One of those, he turned to was Gail Devers. Devers suffered more severely with Graves' disease. Her skin peeled, hair shedded and, at one point, she feared she would lose her feet after a blister turned septic.
However the American recovered to win 100m gold at Barcelona 1992 and Atlanta 1996, competing across five Olympic Games in total.
"I have spoken to her the phone one time to relate my experience," James says.
"I am looking forward to sitting down at some point, and talking in more detail about it and if there is another young athlete who has that same experience I would be more than happy to talk to them too."
Treatment has moved on. Devers had to drink radioactive iodine solution in an attempt to kill off the gland. James instead takes daily tablets, precisely cut into fractions to adjust his hormone level back into a normal range.
But their recovery took similarly long. Two and a half years, but only six races, since diagnosis, James came fifth in the World Championships in Doha in 2019.
On Monday, he was the fastest man into Thursday's Tokyo Olympic final (13:00 BST).
"It would be perfect to get a third," he says, on the prospect of another Olympic medal.
"But I have a different perspective now to before. It is a privilege to be in the sport and be doing something I am good at and love.
"I am just going to try and enjoy it as much as I can, to have that kind of feeling of representing my country, the relationship with fellow competitors... that is what's important.
"Sports always brings everyone together regardless of where you are from and what you have been through.
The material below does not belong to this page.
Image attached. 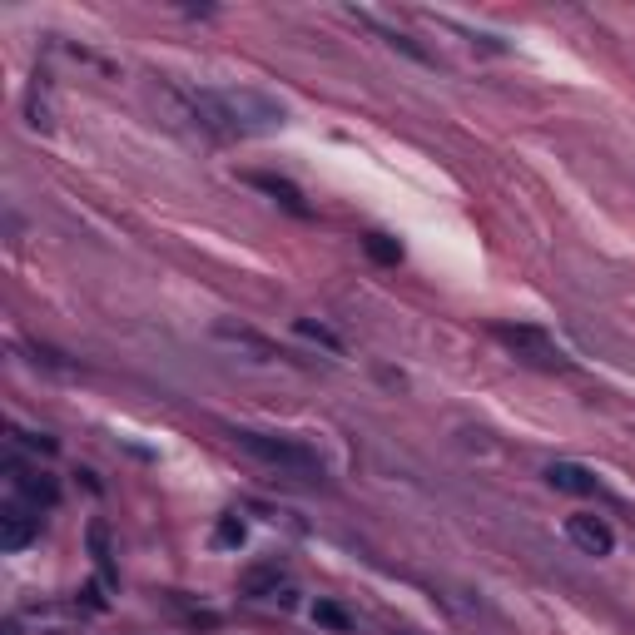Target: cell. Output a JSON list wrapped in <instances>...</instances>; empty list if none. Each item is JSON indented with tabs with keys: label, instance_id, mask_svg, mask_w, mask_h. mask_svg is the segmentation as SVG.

There is that kind of commonality."
And whatever happens, whatever the reception, James will return to Gouyave, his small fishing hometown, as a hero.
Covid restrictions and difficulties have kept James, based in Arizona, away since December 2019.
"People there have known me since I was a child," he says. "I am like an extension of their family.
"Sometimes they want to express their pride and excitement but most of the time it is calm and we sit about and talk.
"It replenishes me going back home.
"Things slow down and you can take everything in. It is like a pilgrimage, you go back and see everyone and your roots. It helps keep me grounded and focused on the right things.